Ich liege noch eine Weile so da – ich weiß nicht wie lange - bevor ich die Kraft finde mich endlich aufzuraffen und mit großer Mühe aufzustehen. Es dauert eine Zeit lang, bis ich es schaffe und mich ins Badezimmer schleppe. Ich mache das Licht an und drehe den Wasserhahn auf. Kaltes Wasser fließt über meine Handgelenke und ich blicke hoch. Beim Anblick meines Gesichts im Spiegel erschrecke ich. Ich sehe entsetzlich aus: alt, abgekämpft, völlig fertig und das zerronnene und verwischte Augen-Makeup tut sein Übriges. Das Wasser ist mittlerweile heiß geworden, aber ich spüre es nicht. Ich sammle etwas davon in meinen Handflächen und wasche mir das Gesicht damit. Ich stütze mich mit beiden Händen am Waschbecken ab und schließe meine Augen. Das Wasser tropft von meinem Gesicht. Ich überlege verzweifelt, wie ich das mit den Geschenken und dem Essen lösen kann. Für die Freunde kaufe ich nach Weihnachten etwas, das ist nicht so schlimm. Nur für meine Eltern habe ich morgen wohl nichts, wenn mir nicht noch etwas einfällt. Lebensmittel kann ich morgen noch schnell kaufen fahren, wenn ich sehr früh aufstehe. Ich ziehe ein Handtuch von der Handtuchstange, trockne mein Gesicht und danach meine Hände. Ich merke nicht, dass sie durch das heiße Wasser rot geworden sind und brennen. Ich schaue erneut in den Spiegel und was ich da sehe, gefällt mir kein bisschen besser: Die Tränen und das verschmierte Makeup sind weg, aber meine Augen sind rot, die Augenlieder verschwollen, meine Nase und meine Lippen vom Weinen aufgequollen, an meiner Schläfe klebt Blut von einer hässlichen klaffenden Wunde und meine Haut ist aufgedunsen. Mir geht es nicht gut.

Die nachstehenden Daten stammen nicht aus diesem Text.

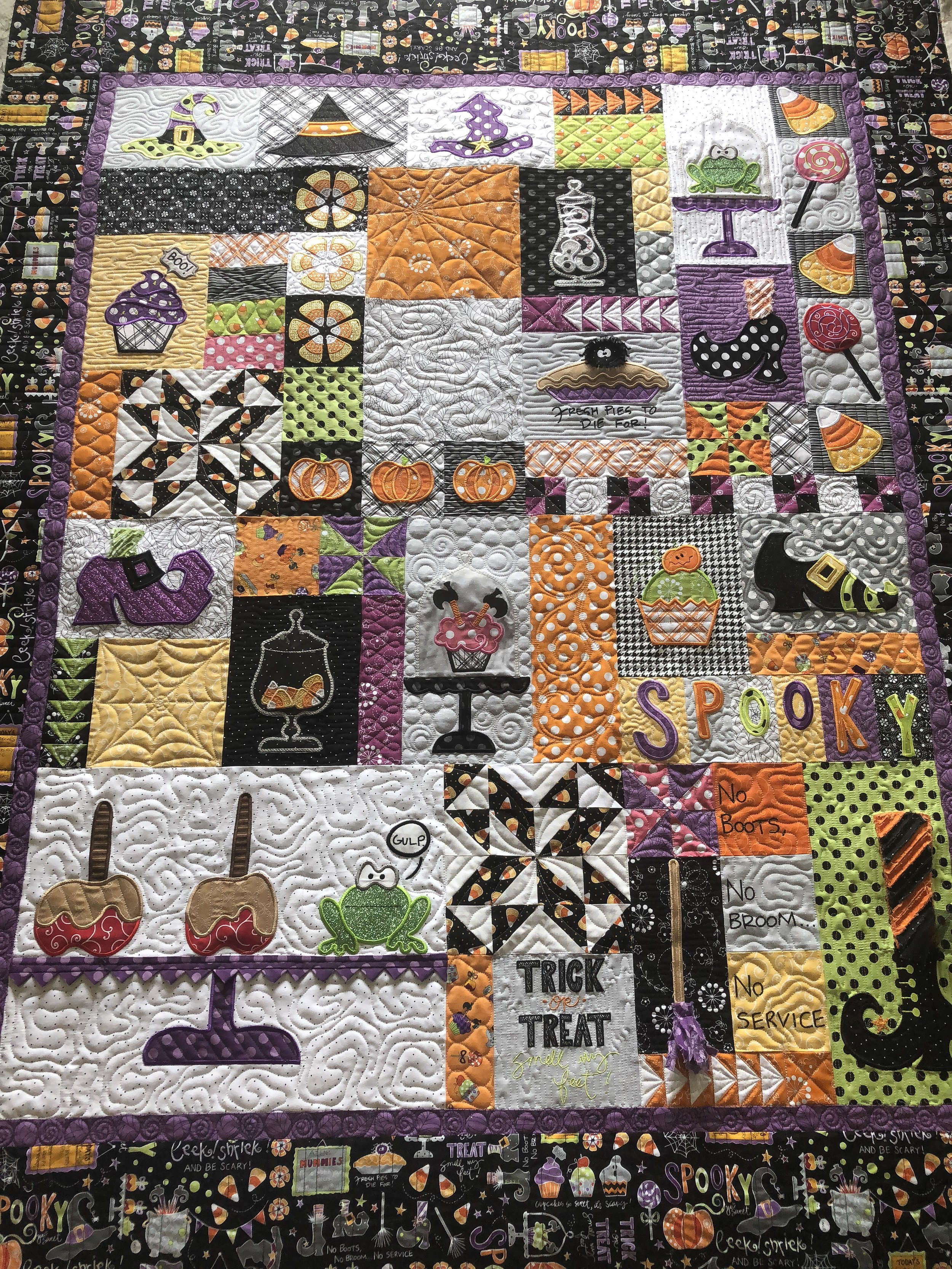 I wanted to add lots of textures throughout, repeating them here and there, to tie the quilting together.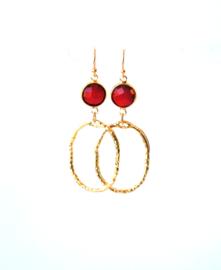 Oorbellen met crystal rood en hanger goldplated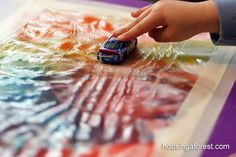 Genius!  Mess free finger painting complete with finger paint recipes. #kids #art #education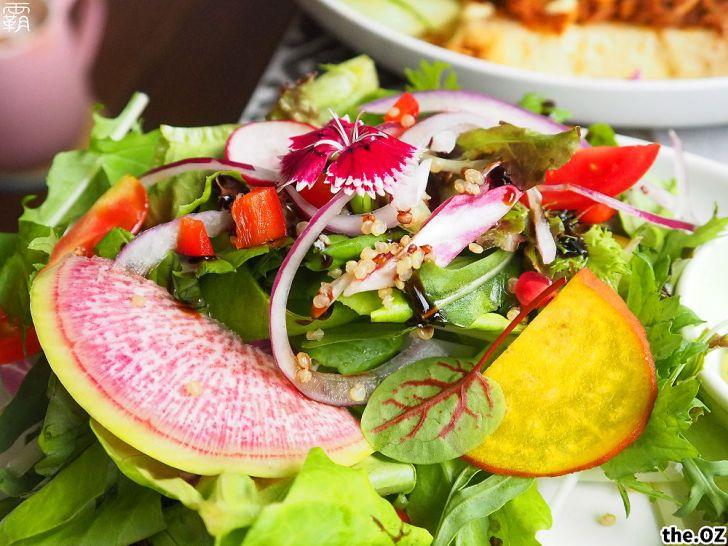 20201028200220 46 - 人氣澳式早午餐,the.OZ早午餐有機生菜配主菜,餐點美味配色鮮明真好拍!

Schon seit Wochen kämpfe ich mit Schlafstörungen, häufigen Migräne-Attacken und fühle mich ausgebrannt. Ich bin alleinerziehende Mutter und mit meinem Leben völlig überfordert. Ich arbeite im Schnitt 50 Stunden pro Woche in einer Führungsposition im Personalbereich, was unglaublich fordernd ist, weil es Teil des Jobs ist, sich den ganzen Tag die Probleme und Befindlichkeiten anderer anzuhören, gute Ratschläge zu geben, Konflikte zu lösen und ein Team von 26 Mitarbeitern zu leiten. Das kostet Kraft – unheimlich viel Kraft. Ich fahre jeden Tag 48 Kilometer in die Arbeit und wieder zurück, stehe um 05:30 Uhr auf, verlassen zwischen 06:00 und 06:30 Uhr das Haus und komme gegen 19:00 und 19:30 Uhr wieder zurück. Freitag habe ich oft frei und ein langes Wochenende, aber da kann ich mich auch nicht erholen. Da warten schon all die Sachen auf mich, für die unter der Woche keine Zeit – besser gesagt: keine Kraft – mehr bleibt: der Einkauf, die Wäsche, Aufräumen, Putzen, Kochen und Lernen, Spielen, Basteln und etwas unternehmen mit Manuel, Rechnungen zahlen, die Gartenarbeit erledigen, etc. Das ist mir zu viel! Ich kann nicht mehr!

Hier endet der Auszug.